These lentils are not widely found here in Canada yet.  I predict this will change.  We do grow them, apparently mostly in Saskatchewan, but of course we export them to areas where market demand is strong. 

We're relatively new into growing lentils in some regions of Canada -- here's hoping the supply side grows too.  In the meantime, Whole Foods supermarket and the better health food stores carry them from England or France.  

A box goes a long way -- 1 cup would made three big salads.  If you can find them, there are terrific, hearty, winter fare.  

Bright Lentil Salad, with Apples, Fennel and Herbs 
(Serious Eats, author of French Revolution Food) 

1 T cider vinegar
1/4 tsp sugar
Kosher salt, ground black pepper
2 T olive oil
1 T water
1 medium fennel bulb, finely diced (1 cup)
1 apple (Pink Lady recommended), diced (1 cup)
8 ounces plum tomatoes, finely diced
1 cup of Puy Lentils, cooked, drained and rinsed
1 T fresh thyme
2 T fresh basil


Prepare lentils according to directions.  Some need to be cooked as per above, while others can be found in ready-to-eat boxes or cans.  Most are labelled 'organic'.

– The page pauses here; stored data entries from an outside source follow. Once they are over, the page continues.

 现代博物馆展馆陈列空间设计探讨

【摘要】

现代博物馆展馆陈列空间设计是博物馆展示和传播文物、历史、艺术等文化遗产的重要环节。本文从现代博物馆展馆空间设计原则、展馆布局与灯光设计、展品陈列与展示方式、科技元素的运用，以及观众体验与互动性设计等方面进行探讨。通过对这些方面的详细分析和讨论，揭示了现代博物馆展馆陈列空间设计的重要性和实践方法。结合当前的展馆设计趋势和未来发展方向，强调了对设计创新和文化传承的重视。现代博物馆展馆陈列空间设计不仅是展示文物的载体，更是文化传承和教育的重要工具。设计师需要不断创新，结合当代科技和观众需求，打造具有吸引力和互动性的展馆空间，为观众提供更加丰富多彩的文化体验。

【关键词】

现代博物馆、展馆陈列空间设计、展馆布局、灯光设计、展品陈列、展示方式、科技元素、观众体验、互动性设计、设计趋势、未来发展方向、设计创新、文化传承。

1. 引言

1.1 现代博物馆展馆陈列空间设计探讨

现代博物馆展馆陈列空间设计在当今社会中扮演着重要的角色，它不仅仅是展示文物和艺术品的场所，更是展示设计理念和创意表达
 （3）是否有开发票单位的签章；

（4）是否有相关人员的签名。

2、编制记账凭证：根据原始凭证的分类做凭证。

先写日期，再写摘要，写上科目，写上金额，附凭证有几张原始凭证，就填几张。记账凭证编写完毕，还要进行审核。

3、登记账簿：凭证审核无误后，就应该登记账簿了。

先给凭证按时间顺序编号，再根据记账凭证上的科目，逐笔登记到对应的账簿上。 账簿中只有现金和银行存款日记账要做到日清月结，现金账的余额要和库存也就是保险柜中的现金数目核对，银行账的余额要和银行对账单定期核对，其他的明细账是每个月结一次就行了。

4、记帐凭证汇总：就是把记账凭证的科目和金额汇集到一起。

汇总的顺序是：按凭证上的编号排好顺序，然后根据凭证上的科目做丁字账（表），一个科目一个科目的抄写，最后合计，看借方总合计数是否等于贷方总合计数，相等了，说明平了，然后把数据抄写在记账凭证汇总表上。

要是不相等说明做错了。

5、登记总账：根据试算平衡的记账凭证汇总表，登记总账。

In a bowl, whisk the vinegar, sugar, salt and pepper until the sugar dissolves.  Add olive oil, and whisk until emulsified.  Add water and whisk to loosen.  Add fennel, apple and tomatoes, toss to combine and allow it to sit in the vinaigrette for 15 minutes.  Then add lentils and fresh herbs and allow to sit for another 15 minutes.  Serve.